As a healing art, Reiki has an uncanny ability to bring a sense of calm, to help remove stuck thoughts and feelings and to move energy through the body, sometimes removing pain. The methods appear to be so simple! However, the energy that flows in to the chakras through gentle, hands-on touch, is amazing!
I am currently (February, 2021) studying for Master Reiki designation with my Master Reiki teacher, Sojourner Walker Williams. In December, 2018 I completed a second degree certification following the Usui lineage. Reiki (Ray-Key), translated in Japanese as "universal life force" is considered an energy healing administered with hands on or from a distance to provide "extra energy" for whatever one is managing. While the Usui lineage can be traced to Japan, Reiki principles can be traced to Ancient Egypt and many of its symbols and concepts directly derive from this African lineage. At some point, Reiki sessions will be scheduled in office, but at any time can be done from a distance.
Thai Yoga Massage
Thai yoga massage is an ancient Thai style healing modality that includes soft tissue (sen line) manipulation, as well as assisted yoga postures, breathwork and meditation. It is not at all like a deep tissue Swedish style massage one would receive from a massage therapist. The benefit though is deep relaxation.

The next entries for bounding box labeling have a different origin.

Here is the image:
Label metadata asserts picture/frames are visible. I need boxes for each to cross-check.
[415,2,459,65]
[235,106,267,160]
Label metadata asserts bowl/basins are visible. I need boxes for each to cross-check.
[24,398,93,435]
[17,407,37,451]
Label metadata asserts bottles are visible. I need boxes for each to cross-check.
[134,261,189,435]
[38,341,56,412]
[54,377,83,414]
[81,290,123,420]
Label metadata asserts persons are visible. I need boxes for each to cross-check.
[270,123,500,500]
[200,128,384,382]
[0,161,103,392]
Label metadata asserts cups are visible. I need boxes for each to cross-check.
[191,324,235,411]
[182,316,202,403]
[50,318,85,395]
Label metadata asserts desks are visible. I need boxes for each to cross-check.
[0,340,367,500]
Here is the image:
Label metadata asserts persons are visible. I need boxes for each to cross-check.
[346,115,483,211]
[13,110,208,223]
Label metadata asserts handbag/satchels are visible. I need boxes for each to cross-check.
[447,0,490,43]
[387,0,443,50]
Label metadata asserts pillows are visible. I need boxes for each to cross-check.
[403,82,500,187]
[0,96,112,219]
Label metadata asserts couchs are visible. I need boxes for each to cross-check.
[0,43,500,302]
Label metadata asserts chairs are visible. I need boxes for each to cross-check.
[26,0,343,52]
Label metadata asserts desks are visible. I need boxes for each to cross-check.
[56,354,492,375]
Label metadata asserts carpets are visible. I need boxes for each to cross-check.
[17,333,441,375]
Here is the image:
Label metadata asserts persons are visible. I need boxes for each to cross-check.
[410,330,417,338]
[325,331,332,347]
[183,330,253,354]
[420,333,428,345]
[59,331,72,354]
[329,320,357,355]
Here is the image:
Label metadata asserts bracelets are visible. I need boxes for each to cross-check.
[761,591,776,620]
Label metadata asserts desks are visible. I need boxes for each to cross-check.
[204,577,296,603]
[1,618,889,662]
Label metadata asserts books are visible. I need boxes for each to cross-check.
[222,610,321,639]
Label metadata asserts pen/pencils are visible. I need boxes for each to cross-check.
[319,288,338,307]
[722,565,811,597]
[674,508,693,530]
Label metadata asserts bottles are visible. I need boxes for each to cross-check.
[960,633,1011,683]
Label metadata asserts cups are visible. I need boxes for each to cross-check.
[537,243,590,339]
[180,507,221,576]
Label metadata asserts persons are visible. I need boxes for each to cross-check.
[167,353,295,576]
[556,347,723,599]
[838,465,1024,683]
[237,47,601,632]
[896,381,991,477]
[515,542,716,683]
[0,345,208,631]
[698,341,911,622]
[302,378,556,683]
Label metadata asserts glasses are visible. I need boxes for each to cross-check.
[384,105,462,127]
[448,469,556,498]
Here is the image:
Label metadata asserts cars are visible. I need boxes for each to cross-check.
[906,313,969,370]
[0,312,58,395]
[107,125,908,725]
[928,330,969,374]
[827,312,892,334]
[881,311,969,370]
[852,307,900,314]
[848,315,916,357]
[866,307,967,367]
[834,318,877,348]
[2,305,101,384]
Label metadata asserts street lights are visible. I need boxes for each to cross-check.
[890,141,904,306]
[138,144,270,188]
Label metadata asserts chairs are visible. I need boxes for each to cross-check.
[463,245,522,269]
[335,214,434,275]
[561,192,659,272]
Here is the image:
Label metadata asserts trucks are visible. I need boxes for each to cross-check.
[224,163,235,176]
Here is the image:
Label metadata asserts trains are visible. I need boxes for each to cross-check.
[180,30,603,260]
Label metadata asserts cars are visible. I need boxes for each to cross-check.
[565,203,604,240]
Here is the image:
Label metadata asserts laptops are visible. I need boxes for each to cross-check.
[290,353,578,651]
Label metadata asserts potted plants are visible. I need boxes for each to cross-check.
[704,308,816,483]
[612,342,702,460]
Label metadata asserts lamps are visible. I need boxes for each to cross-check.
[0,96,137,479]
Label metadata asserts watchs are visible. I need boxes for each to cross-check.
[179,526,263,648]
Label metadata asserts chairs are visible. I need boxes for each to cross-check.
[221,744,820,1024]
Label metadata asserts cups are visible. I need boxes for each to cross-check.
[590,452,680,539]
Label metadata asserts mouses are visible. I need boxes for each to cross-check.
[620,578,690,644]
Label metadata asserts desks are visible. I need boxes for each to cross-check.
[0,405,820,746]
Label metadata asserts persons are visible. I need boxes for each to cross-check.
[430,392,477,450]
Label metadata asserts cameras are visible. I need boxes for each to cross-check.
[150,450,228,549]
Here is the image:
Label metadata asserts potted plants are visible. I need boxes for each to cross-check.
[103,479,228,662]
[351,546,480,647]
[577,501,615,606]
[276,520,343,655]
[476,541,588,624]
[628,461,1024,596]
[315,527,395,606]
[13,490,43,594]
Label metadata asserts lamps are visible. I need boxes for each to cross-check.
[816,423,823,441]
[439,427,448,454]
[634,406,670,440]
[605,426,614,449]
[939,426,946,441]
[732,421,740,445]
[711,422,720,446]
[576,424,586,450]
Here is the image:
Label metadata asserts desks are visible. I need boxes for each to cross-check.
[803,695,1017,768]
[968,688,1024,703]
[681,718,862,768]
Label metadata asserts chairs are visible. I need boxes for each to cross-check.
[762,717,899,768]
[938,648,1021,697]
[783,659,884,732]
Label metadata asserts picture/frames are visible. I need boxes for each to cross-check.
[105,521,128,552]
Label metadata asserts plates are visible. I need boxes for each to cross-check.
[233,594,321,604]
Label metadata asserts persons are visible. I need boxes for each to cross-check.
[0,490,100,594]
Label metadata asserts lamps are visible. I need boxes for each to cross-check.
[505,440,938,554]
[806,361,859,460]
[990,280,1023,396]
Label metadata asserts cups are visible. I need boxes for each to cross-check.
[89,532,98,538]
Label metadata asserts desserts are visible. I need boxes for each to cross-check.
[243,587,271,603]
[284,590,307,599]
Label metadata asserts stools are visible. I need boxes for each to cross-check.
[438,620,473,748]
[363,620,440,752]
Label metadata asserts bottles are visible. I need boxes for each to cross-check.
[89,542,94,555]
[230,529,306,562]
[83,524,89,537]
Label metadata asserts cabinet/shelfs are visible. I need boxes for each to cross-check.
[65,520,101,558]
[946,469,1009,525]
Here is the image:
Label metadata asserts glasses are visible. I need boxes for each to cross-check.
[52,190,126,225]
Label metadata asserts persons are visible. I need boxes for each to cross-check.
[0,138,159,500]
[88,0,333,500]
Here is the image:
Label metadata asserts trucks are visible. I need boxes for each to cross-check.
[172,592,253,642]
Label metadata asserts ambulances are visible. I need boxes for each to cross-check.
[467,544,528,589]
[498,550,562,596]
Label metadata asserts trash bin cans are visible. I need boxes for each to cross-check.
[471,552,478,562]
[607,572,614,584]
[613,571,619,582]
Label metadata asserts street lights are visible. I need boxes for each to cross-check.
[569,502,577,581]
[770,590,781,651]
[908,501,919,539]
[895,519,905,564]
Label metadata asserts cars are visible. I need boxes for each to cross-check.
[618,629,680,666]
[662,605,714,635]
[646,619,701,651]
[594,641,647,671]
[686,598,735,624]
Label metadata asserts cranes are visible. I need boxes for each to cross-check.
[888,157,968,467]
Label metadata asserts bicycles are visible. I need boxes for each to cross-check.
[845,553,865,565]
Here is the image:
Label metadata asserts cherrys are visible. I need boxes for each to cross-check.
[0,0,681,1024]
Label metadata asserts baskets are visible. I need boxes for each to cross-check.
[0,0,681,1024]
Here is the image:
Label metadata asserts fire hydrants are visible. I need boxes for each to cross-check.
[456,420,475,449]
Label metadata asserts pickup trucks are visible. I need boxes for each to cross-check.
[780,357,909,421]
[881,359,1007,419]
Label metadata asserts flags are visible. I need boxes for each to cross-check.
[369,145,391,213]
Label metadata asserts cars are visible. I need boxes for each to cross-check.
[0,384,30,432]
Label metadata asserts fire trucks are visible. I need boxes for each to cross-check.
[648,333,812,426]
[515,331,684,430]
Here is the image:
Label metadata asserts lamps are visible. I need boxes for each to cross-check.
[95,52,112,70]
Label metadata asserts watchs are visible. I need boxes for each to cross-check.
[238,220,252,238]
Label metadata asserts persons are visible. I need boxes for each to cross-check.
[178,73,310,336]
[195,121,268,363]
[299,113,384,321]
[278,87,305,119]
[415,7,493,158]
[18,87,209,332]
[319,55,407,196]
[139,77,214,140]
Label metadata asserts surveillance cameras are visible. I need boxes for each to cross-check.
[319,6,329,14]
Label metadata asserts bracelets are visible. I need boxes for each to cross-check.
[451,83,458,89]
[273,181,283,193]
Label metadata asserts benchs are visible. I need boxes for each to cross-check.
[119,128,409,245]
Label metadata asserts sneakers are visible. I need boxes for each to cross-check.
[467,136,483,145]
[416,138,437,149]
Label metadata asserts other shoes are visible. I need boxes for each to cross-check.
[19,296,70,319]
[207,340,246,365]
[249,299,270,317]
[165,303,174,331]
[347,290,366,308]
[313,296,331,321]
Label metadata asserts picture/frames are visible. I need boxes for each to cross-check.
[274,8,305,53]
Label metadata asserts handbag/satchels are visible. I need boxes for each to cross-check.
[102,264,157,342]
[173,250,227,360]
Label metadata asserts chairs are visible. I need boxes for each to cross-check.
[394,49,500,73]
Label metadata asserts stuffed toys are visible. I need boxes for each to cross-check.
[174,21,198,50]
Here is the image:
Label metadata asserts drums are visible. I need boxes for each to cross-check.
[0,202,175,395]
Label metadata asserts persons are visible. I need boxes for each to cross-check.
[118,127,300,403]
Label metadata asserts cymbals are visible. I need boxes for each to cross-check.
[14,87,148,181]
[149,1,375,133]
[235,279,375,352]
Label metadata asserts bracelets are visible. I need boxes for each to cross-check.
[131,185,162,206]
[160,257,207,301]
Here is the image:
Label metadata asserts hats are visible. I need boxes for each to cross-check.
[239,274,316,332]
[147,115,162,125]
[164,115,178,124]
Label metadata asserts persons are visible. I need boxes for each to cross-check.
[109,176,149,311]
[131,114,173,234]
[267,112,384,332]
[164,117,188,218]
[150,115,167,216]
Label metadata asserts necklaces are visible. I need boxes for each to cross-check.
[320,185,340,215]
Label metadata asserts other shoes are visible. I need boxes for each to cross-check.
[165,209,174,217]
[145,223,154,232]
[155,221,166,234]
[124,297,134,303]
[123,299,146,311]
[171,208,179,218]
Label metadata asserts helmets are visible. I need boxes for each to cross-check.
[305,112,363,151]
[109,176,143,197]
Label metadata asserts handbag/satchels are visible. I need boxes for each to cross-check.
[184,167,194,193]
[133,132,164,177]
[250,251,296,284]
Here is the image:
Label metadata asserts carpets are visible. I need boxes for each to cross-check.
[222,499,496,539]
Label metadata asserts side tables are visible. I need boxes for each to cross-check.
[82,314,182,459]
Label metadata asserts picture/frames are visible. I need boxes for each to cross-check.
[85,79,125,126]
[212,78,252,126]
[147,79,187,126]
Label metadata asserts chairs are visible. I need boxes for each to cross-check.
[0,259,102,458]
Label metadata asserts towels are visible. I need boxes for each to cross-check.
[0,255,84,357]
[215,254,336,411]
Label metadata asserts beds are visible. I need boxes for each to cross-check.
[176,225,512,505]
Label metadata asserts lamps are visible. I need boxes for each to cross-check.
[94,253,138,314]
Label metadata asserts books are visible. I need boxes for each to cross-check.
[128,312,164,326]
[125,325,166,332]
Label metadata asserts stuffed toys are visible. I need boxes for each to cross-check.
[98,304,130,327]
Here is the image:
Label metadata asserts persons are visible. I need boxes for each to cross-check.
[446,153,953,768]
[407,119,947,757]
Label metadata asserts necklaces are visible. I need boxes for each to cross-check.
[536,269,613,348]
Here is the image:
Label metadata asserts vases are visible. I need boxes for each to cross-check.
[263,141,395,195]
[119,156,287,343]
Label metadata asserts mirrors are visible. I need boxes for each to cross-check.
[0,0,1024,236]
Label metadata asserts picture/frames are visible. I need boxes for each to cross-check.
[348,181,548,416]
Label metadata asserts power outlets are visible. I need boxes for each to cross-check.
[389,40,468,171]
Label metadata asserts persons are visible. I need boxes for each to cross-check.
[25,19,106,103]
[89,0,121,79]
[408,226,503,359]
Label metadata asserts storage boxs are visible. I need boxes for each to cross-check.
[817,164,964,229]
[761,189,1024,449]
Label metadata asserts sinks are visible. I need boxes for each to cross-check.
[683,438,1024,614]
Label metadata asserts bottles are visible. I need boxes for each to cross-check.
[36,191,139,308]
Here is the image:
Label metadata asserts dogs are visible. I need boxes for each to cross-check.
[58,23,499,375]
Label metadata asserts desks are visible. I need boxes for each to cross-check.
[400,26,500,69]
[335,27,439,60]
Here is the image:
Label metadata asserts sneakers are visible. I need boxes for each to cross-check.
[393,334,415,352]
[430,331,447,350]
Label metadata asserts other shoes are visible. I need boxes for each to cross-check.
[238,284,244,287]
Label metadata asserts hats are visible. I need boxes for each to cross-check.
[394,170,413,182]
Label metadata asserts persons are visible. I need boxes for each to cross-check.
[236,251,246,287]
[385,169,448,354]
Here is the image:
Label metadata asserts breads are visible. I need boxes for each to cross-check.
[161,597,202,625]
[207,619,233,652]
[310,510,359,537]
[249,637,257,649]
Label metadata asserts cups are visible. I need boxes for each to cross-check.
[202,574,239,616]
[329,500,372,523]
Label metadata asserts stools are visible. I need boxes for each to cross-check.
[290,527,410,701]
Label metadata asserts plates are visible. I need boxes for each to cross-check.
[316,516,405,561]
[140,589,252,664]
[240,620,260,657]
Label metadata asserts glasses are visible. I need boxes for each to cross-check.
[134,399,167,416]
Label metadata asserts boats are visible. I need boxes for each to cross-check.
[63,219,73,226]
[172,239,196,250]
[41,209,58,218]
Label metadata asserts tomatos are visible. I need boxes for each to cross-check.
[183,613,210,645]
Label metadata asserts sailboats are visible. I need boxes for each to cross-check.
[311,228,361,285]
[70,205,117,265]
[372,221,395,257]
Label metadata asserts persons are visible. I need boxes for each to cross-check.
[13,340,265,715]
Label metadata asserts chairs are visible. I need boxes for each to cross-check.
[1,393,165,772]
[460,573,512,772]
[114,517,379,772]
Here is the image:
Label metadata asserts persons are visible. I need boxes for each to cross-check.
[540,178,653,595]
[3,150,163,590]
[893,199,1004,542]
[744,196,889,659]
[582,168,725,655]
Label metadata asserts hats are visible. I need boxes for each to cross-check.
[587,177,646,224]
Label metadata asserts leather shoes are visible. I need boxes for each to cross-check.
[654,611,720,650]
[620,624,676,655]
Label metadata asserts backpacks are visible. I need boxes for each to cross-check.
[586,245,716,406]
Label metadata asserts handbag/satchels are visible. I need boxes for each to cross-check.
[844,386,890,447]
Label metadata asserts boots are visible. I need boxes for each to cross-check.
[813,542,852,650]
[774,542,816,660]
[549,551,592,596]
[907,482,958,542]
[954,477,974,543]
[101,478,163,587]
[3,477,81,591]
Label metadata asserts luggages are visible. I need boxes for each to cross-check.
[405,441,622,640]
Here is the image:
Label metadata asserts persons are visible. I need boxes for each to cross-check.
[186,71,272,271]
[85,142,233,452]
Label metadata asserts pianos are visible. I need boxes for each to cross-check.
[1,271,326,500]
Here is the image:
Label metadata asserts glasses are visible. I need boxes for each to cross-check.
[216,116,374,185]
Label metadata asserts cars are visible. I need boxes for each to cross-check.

I studied Thai Yoga massage with a trusted teacher healer in La Plata, Maryland, Cindy Johannessen, owner of Live Out Loud Yoga and Pole Studio.
Meditation is a natural extension of yoga and movement. In fact, we believe the purpose of the breath work and the asanas (postures in yoga) is to prepare the mind/body for meditation. There are numerous kinds; transcendental, mindfulness, body scan, breath awareness, etc. Each has the benefit of creating body/mind awareness which can aid in better concentration, improved executive functioning and task completion, increased moods and decreased anxiety, etc.
My yoga teacher training included daily lessons on mindful and breath awareness meditation. As such, these practices have been integrated in to each yoga session I lead. In 2019, I also studied mantra based meditation with a trusted teacher with years of experience, Karen Reisdorf. This has become one of my favorite styles to practice and is fairly straightforward to teach.
Menu of Complementary/Alternative Services
Yoga as an add on to psychotherapy
Reiki & Distance Reiki
Reiki as an add on to Psychotherapy
Thai yoga massage
Workshops (varies, depending on needs)
Post-pandemic, I will again offer private yoga instruction, Reiki, Meditation and Thai Yoga Massage. Private yoga together begins with a comprehensive assessment and discussion of your current or past yoga practice, movement and learning goals. No prior experience in any of these is required. New students are always welcome!